TASK TO CARRY OUT. Retype the stretch of the piece on silence from "What kind of" through "in the truth.".

EXTRACT.
It is within the space of silence that lies get opened up and bleed to death … and truth is able to step to the forefront.

 

quiet confidence

 

It is where the quiet of confidence stifles the screaming of obvious insecurity.

 

 

It is where, in business, the best are able to comfortably sit and the ‘not so best’ line up to be the first to speak … regardless of whether it makes any sense or not.

 

 

———

In business we seem to be teaching rushing from one thing to another like organized chickens with our proverbial heads cut off.

That translates into less real listening and a focus on ‘effective communication’ <which kind of implies ‘listen to me’>.

What kind of future leaders do we believe we are developing if we are not teaching them the value of being a good listener.

I tend to believe I am comfortable with silence is because I believe the teller has no responsibility to make the listener believe in the truth.

<source: me>

===

 

 

noise silence

Well.

 

 

There is certainly a balance between what you say versus when you are silent.

 

This thought I am suggesting seems centered on the thought “I believe a speaker has absolutely no responsibility to explain or defend.”

INFORMATION SUPPLIED.
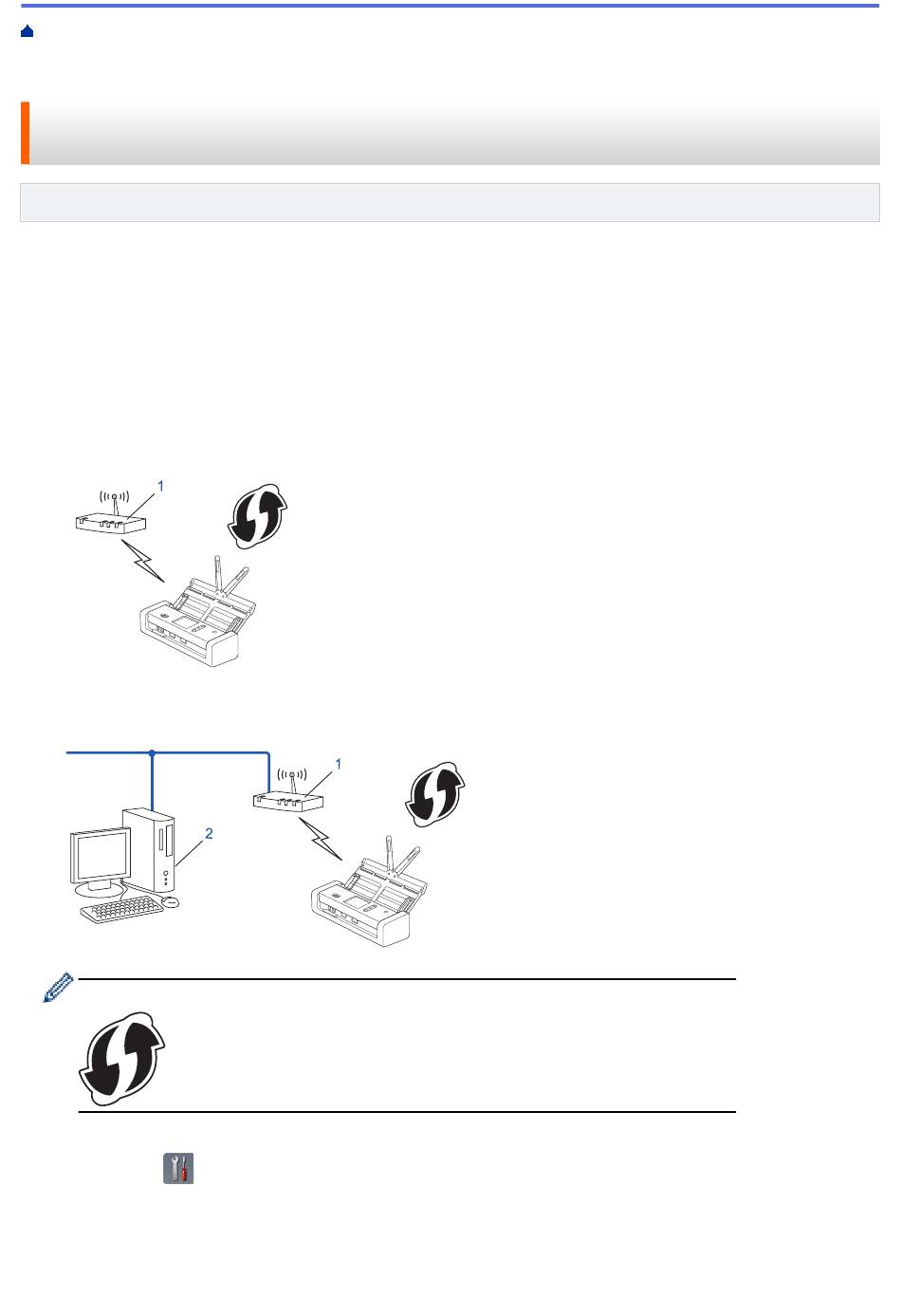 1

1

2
---
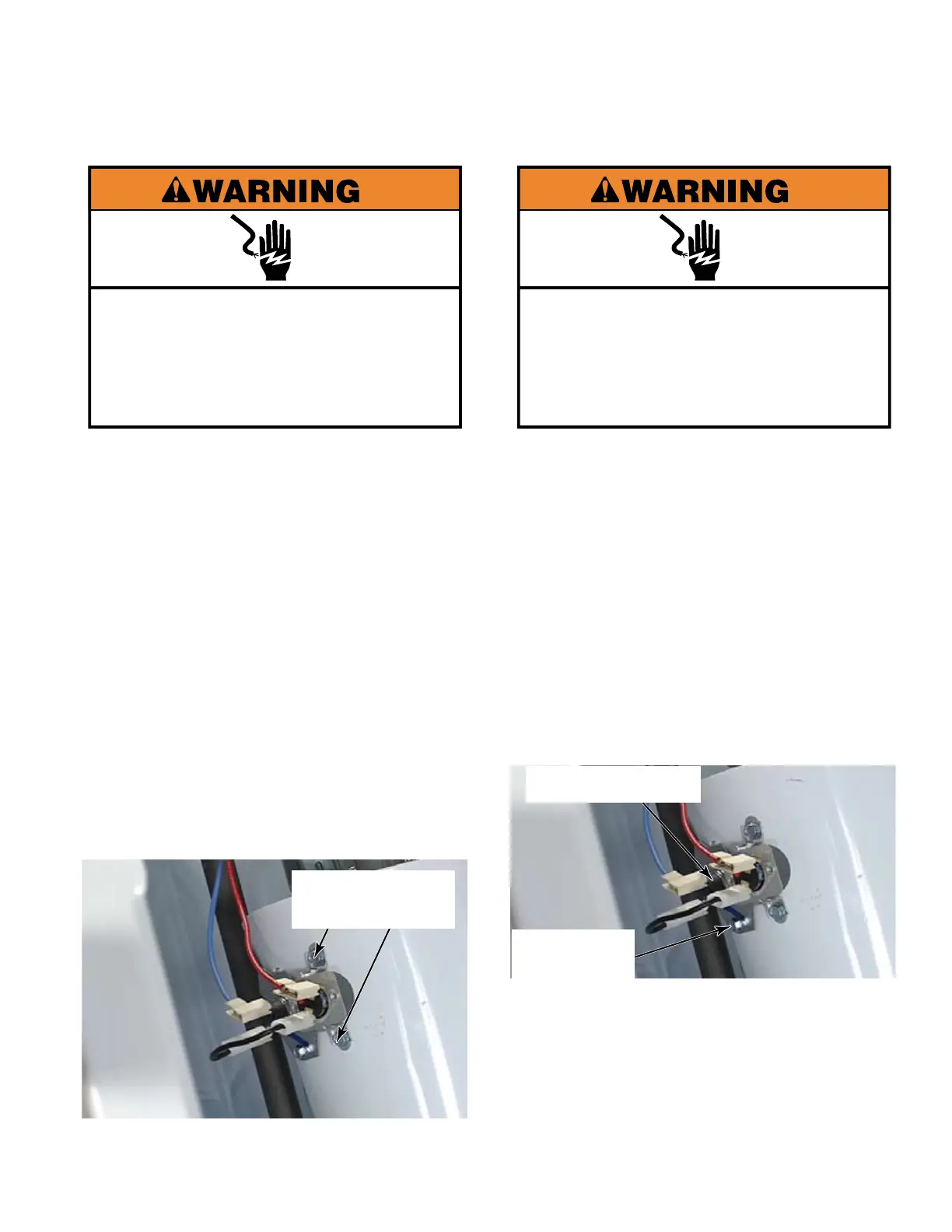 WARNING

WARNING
* * *
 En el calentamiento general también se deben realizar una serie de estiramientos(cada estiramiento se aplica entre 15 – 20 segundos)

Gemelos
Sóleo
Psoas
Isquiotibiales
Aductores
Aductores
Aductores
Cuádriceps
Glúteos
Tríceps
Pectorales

SOLUTION TO THIS TASK.
What kind of future leaders do we believe we are developing if we are not teaching them the value of being a good listener.

I tend to believe I am comfortable with silence is because I believe the teller has no responsibility to make the listener believe in the truth.